First, the VW Group announced that it plans to add a new five seater, compact SUV to each of its major brands - Volkswagen, Audi, Skoda and Seat. All will use the same architecture but will be designed to reflect their different brand identities. At the moment, this particularly lucrative market sector is dominated by the Nissan Juke, Vauxhall Mokka and the Renault Captur.

The Audi will be the Q1 in the firm's line up, sitting below the Q3. The Volkswagen will be a junior to the Tiguan, and the Skoda will fit in under the Yeti. Seat doesn't currently have an SUV on its books but will be putting its 20v20 concept into production. Prices for the set will range from £14,000 to £20,000, and front and four wheel drive models will be available.

The VW Group will be making further use of its MQB platform for the new models, benefiting from economies of scale in production costs. A similar formula is used to reign in finances with the Audi A1, VW Polo, Skoda Fabia and Seat Ibiza models, which share a chassis, electronic matrix and driveline. The SUVs will also share a range of three and four cylinder engines in 1.0 to 2.0 litre petrol and diesel models, with six speed manual and seven speed automatic transmissions. Plug in hybrid versions of the Audi Q1 and the Volkswagen compact SUV will be offered.

The Audi Q1 will be leading the charge, launching at next year's Geneva Motor Show in March.

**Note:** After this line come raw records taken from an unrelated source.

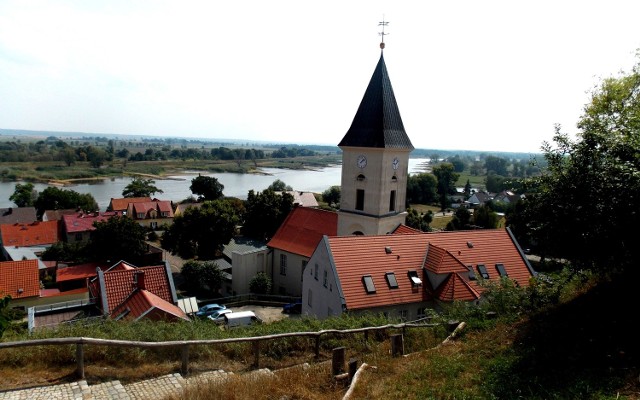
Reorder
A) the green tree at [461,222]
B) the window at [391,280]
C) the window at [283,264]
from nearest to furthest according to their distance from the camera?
the window at [391,280] < the window at [283,264] < the green tree at [461,222]

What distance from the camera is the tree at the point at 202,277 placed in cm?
3241

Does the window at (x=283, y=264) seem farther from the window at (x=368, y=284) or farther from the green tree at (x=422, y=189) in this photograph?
the green tree at (x=422, y=189)

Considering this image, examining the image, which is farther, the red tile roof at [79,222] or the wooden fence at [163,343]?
the red tile roof at [79,222]

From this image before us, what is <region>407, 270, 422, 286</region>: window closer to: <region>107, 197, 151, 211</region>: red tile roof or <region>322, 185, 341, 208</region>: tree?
<region>107, 197, 151, 211</region>: red tile roof

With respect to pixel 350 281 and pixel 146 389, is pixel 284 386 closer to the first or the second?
pixel 146 389

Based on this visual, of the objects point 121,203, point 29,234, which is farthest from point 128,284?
point 121,203

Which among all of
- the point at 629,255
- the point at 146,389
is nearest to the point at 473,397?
the point at 629,255

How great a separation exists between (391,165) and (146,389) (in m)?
18.8

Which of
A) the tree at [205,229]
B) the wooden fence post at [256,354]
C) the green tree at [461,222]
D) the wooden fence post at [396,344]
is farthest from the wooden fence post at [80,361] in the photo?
the green tree at [461,222]

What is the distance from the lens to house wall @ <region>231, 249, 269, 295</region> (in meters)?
31.2

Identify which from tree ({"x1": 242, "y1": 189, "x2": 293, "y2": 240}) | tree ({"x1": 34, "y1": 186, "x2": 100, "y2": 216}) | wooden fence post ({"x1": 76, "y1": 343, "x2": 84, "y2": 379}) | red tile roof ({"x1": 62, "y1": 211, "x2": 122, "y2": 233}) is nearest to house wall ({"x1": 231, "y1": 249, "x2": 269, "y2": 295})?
tree ({"x1": 242, "y1": 189, "x2": 293, "y2": 240})

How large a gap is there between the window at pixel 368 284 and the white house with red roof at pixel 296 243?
9900 millimetres

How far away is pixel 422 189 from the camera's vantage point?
90312 mm

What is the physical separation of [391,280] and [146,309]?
34.1 ft
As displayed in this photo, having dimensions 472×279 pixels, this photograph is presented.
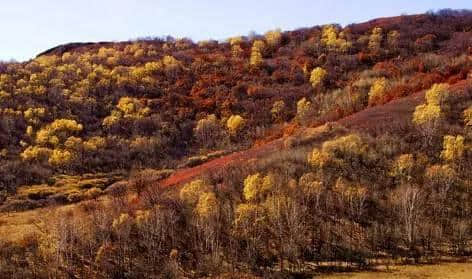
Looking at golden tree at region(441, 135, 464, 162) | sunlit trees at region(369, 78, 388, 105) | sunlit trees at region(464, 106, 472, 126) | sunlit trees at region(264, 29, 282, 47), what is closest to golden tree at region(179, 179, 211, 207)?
golden tree at region(441, 135, 464, 162)

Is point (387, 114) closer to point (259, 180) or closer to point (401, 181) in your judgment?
point (401, 181)

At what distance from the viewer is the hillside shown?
48531 millimetres

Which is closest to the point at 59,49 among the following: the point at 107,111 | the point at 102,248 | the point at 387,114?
the point at 107,111

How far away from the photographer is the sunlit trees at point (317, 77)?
120 m

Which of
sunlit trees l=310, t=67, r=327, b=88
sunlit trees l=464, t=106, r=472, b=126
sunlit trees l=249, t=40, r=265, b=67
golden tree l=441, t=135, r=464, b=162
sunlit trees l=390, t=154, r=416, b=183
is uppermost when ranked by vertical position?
sunlit trees l=249, t=40, r=265, b=67

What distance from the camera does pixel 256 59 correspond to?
138250 millimetres

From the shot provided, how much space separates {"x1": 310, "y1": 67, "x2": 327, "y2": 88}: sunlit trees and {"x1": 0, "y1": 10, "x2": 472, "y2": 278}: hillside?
40cm

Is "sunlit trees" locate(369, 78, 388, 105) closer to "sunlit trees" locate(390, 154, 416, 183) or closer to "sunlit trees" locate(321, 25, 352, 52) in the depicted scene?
"sunlit trees" locate(390, 154, 416, 183)

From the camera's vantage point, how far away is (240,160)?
68750 mm

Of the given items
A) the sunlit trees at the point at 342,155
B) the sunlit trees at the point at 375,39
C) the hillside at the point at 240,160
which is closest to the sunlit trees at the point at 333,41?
the hillside at the point at 240,160

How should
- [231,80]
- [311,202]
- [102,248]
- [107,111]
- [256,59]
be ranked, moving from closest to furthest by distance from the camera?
[102,248], [311,202], [107,111], [231,80], [256,59]

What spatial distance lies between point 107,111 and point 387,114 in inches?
2244

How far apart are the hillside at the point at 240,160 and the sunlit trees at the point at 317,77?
0.40 meters

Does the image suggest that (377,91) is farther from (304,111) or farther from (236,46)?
(236,46)
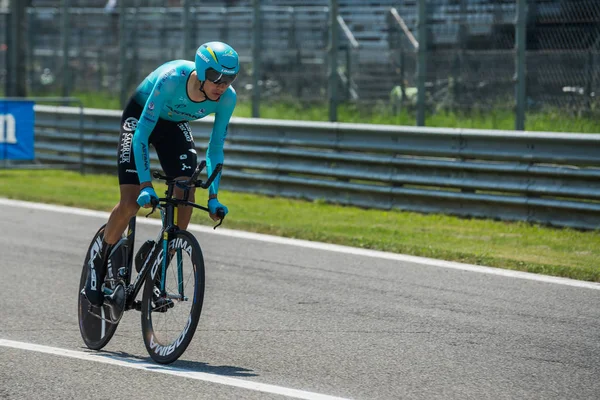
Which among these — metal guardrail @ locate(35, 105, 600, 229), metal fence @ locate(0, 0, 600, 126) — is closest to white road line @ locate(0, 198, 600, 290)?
metal guardrail @ locate(35, 105, 600, 229)

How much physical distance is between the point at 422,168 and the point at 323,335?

It uses the three door A3's short wheelbase version of the MQB platform and will be capable of riding on wheels of up to 19 inches.

Ford will also be unveiling its latest range of crossovers and SUVs at the Frankfurt Motor Show this month and is planning five new or facelifted entries into the market by 2018. At the moment, Ford's European SUV quotient is led by the Kuga, a competent little model which has, nonetheless, lagged behind market rivals. It is backed up by the equally low profile EcoSport, but these are to be joined by the Edge SUV, already available in the US but being introduced in European specification for the first time in Frankfurt.

The Edge is Ford's attempt at a premium SUV, sharing components with the Mondeo and sporting all wheel drive. Stylewise, it's reminiscent of the Range Rover Evoque - which is about as good an inspiration as you can imagine for a premium SUV.

Meanwhile, the EcoSport, having made barely a ripple in the market since its introduction a couple of years ago, is being refreshed in an attempt to spark interest, along with minor updates to the Kuga. Ford hopes to achieve sales of 200,000 units annually in Europe from these three models, which it hopes will eventually grow to account for nearly a third of global sales by 2020.

All three models will be produced under the 'One Ford' strategy, meaning they will be offered in the same form globally, rather than produced separately to tailor to different international markets.

At the same time, Vauxhall has announced that the next version of its Meriva mini MPV will be designed as a crossover or small SUV instead, while the Zafira is set to receive similar treatment, to take Vauxhall's stable of SUVs up to four, along with the Mokka and Antara. Vauxhall is calling these models 'CUV's or Crossover Utility Vehicles.